Today is a much slower day. I discovered that field mice found my stash of T-shirts, so I've had to launder all of them. Once they are dry and cool, they go back in the box, but this time, I will put the lid on the box.

One of the problems with living near a large empty field and a park where half of it is left "wild" is that we get a lot of stray critters coming in - foxes, opossums, badgers, field mice, squirrels, moles, voles, birds of every kind (ducks, geese, pigeons, dove, redbirds, bluejays, blue birds, swallowtails, hawks, terns, seagulls, swallows, grackles, blackbirds, crows, ravens mockingbirds, cardinals, woodpeckers...), weird bugs, snakes, raccoons, muskrats (there's a large fishing pond at the park), field bunnies, and more. They try to get under the house, so all the under house vents are screened and wired. They try to get into the attic through the side louvers and eave vents, so all of those have to be screened and wired. And the mice get in no matter what. When they brush-hog the park and field, we'll always get an influx of mice. When the weather turns cold, we get an influx of mice. When the weather is wet for too long, we get mice. If it get really hot and dry for too long, we get mice.

They never stay long. Between the ferret, the dogs, and the cats, most of them die, and the rest abandon the house. But mice have short memories, and the next weather change brings a new round of mice.

I've learned to store boxed food in tight-sealing bins and glass jars because the mice will find it before the cats, dogs, and ferret find the mice.
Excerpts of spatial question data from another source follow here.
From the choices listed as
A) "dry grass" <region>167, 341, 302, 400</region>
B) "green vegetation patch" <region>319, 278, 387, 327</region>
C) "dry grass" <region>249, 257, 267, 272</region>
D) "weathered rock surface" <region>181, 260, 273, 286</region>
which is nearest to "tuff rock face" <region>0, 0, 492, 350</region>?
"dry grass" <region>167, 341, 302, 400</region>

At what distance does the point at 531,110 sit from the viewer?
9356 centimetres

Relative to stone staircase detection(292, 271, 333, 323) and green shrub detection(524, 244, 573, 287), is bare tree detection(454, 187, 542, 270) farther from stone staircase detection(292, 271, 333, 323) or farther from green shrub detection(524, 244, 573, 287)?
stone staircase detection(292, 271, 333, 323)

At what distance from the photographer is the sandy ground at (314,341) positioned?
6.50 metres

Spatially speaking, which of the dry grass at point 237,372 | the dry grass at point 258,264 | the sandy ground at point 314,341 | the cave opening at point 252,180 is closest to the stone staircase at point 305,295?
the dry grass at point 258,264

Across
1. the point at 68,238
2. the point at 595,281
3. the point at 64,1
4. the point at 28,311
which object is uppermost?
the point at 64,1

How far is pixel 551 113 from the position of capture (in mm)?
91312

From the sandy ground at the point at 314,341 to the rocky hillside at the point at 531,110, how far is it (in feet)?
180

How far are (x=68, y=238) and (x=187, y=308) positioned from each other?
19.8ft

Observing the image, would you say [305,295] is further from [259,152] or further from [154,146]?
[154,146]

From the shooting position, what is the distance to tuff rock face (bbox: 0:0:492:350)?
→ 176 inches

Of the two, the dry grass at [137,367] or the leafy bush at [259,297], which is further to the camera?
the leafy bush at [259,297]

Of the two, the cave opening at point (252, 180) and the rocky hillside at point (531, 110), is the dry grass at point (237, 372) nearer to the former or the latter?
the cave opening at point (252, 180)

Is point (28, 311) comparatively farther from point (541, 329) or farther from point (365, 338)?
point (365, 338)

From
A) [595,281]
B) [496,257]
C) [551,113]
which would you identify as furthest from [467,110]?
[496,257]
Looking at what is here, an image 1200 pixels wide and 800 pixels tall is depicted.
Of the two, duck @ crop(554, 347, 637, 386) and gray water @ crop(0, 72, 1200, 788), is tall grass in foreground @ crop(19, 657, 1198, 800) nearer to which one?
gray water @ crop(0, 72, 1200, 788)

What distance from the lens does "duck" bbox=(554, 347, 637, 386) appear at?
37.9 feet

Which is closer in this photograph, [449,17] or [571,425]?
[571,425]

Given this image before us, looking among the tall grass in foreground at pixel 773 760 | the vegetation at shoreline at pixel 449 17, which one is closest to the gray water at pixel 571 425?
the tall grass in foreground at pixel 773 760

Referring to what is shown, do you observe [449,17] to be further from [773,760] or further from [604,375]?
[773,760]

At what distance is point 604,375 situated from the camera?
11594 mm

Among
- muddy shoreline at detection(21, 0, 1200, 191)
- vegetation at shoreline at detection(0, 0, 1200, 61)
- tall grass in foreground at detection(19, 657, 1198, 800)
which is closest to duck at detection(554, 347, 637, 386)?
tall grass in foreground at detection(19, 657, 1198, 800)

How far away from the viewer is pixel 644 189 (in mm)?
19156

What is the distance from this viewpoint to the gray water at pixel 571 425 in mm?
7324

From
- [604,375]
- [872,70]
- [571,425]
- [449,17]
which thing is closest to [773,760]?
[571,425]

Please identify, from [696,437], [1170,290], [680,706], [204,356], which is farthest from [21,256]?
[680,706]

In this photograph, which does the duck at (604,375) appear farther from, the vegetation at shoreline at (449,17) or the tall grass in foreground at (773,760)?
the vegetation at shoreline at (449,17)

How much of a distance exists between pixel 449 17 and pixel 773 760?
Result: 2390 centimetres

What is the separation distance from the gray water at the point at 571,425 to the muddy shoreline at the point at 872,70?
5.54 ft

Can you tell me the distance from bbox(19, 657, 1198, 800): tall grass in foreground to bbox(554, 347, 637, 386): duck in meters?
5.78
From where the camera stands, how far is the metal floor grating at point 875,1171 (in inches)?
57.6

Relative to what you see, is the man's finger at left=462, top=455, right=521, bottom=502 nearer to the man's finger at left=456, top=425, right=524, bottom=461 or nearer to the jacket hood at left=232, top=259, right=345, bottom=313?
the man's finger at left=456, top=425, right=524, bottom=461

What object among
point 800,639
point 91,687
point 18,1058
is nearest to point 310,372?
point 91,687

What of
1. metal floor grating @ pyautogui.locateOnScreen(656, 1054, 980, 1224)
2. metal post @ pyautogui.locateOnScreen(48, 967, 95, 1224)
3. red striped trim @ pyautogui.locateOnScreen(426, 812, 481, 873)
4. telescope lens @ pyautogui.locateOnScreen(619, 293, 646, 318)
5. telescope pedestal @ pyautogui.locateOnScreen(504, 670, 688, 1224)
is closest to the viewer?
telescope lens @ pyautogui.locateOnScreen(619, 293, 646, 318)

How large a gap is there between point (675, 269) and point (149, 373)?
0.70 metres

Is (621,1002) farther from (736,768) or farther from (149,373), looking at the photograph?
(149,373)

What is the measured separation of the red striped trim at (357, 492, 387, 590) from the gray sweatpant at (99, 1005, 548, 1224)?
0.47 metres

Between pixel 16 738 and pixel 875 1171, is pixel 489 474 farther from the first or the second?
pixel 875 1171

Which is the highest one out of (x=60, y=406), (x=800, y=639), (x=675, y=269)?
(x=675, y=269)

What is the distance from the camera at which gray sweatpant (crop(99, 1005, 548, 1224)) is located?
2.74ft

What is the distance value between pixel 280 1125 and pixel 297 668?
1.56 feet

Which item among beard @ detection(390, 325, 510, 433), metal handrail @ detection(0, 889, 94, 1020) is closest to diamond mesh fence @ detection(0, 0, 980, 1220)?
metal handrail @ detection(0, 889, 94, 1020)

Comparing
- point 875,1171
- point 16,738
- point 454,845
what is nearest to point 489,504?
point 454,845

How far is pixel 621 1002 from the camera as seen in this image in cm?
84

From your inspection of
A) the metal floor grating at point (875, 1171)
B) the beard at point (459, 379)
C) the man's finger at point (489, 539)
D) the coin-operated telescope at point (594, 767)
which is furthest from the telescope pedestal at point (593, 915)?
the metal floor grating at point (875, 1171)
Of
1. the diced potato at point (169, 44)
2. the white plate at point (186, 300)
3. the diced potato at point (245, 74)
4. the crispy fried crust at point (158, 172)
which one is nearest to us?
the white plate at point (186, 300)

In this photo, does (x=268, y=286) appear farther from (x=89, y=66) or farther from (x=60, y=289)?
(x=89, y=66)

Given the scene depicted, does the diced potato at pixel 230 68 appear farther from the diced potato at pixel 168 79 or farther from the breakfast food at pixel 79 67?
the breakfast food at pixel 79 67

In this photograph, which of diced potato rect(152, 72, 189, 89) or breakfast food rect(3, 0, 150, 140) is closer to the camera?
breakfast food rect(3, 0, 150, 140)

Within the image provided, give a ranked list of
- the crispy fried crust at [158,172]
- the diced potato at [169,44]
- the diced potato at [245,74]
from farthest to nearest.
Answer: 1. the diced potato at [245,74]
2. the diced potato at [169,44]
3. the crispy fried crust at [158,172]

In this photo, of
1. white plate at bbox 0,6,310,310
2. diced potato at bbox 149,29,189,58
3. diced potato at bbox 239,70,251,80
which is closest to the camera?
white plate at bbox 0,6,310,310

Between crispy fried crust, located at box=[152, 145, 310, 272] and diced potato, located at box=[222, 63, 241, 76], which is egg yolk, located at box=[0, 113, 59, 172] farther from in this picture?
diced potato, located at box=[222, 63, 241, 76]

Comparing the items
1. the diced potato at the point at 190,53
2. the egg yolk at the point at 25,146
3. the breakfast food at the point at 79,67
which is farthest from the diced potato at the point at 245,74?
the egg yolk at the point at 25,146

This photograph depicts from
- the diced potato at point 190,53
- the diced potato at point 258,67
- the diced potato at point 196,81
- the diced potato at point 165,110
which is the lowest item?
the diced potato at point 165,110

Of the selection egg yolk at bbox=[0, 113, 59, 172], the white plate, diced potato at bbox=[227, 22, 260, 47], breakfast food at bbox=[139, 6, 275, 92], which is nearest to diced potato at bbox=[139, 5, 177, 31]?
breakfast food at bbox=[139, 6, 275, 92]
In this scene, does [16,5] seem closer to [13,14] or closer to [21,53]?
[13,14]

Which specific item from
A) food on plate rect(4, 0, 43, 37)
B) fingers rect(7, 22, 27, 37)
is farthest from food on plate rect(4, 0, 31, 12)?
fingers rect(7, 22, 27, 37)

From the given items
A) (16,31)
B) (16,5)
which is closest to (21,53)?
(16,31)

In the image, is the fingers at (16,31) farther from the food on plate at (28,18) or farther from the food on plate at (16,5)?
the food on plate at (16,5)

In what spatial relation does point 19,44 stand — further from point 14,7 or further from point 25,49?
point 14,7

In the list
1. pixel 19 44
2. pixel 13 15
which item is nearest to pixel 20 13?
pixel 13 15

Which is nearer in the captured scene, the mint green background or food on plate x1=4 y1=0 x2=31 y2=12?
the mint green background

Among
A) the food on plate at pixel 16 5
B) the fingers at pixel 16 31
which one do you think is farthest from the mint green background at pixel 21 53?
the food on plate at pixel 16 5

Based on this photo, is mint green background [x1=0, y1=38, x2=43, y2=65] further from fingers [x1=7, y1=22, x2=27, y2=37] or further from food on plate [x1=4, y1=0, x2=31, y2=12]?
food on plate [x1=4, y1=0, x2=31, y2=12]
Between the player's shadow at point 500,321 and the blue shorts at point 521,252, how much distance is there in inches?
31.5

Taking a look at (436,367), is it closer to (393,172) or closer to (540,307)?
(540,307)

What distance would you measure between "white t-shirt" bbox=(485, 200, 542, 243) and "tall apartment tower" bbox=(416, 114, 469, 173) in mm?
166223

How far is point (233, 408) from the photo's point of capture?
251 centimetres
Our dressers and drawers are set up so there's no open access to them so I haven't had any issues with mice in any of the drawers.

Why I never thought to seal the box the T-shirts were in is beyond me. When I took the sweatshirts and sweaters out of the box and put the T-shirts in, I should have put the lid on automatically, but I didn't. And then I set it on the floor of the closet and forgot about it until I laundered the NaNoWriMo T-shorts and wanted to put them in the box until next year and saw mouse droppings among the T-shirts.

We're currently in a mouse-free period, so those droppings were left very soon after I traded the clothes out.

So, I'm laundering all the T-shirts months earlier than usual and I sterilized the box I store them in.

I went through the room looking for other mouse damage and haven't found any, so I decided I might as well sort through all the paperwork that builds up if you don't stay on top of it on a daily basis. I also have boxes of paperwork from Mother's estate - old photos that never made it into an album, bank statements going back 50 years, canceled checks from all that time, bills and receipts, shopping lists, catalogs from stores that no longer exist, and letters she received from friends and family.

I know where I get my paper obsession, yes, I do.

Except, unlike Mother, I am willing to sit down periodically and throw away papers I no longer need.

So, that's what I'm doing today - washing mouse-dirtied clothes and sorting through ancient papers.

There are 2 comments on this entry. (Reply.)
 
posted by [identity profile] sunfell.livejournal.com at 10:20pm on 28/12/2008
I get the occasional woodroach and squirrel in the attic, but happily, no mice. I almost had a little vole in the house, but Rolly had paws on it before it could get inside. I freed it from Rolly's grip and shooed it into the back yard.

It was so tiny- with a teensy stump of a naked tail.
 
posted by [identity profile] ebonypearl.livejournal.com at 11:08pm on 28/12/2008
Fortunately, roaches of any sort are not a problem here. I;d rather have mice than roaches any day.